Recipe from: April 2010
herb and cheese scones

Ingredients 11
Time 25 minutes
  • 500
    self raising flour
  • 4
    baking powder
  • salt
  • 2 eggs
  • milk
  • 2 tsp sugar
  • vegetable oil
  • 125ml grated parmesan cheese
  • 125ml grated mature cheddar
  • dry herbs of your choice
  • egg wash


20 - 25 minutes
Preheat oven to 200C. Break one egg into the teacup and then fill it half way with milk. Now add oil until the cup is full. Pour the content of the cup in a bowl and repeat the process with the other egg. Take a whisk and whisk the egg mixture well adding the sugar halfway through the beating process.

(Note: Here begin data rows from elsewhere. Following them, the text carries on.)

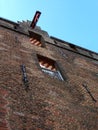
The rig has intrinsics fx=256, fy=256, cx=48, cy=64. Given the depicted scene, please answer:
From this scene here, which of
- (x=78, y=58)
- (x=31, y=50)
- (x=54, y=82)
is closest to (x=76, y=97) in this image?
(x=54, y=82)

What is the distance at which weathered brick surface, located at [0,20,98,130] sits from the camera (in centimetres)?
595

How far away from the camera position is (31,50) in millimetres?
10148

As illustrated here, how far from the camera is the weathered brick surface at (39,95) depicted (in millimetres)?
5953

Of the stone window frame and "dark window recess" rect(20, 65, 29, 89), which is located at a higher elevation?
"dark window recess" rect(20, 65, 29, 89)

Sift together the flour, salt and baking powder and add the cheeses and herbs. Mix well, add the egg mixture and use a knife to "cut" the egg mixture into the flour. Try not to handle too much. When mixed, throw the dough out onto a floured surface and shape into individual scones or make a scone ring like I have done. Use a big knife and cut the scone wheel into wedges. Brush with egg wash and sprinkle some of the dry herbs over the top. Bake for 20-25 minutes and serve with nothing but farm butter and a steaming mug of hot coffee.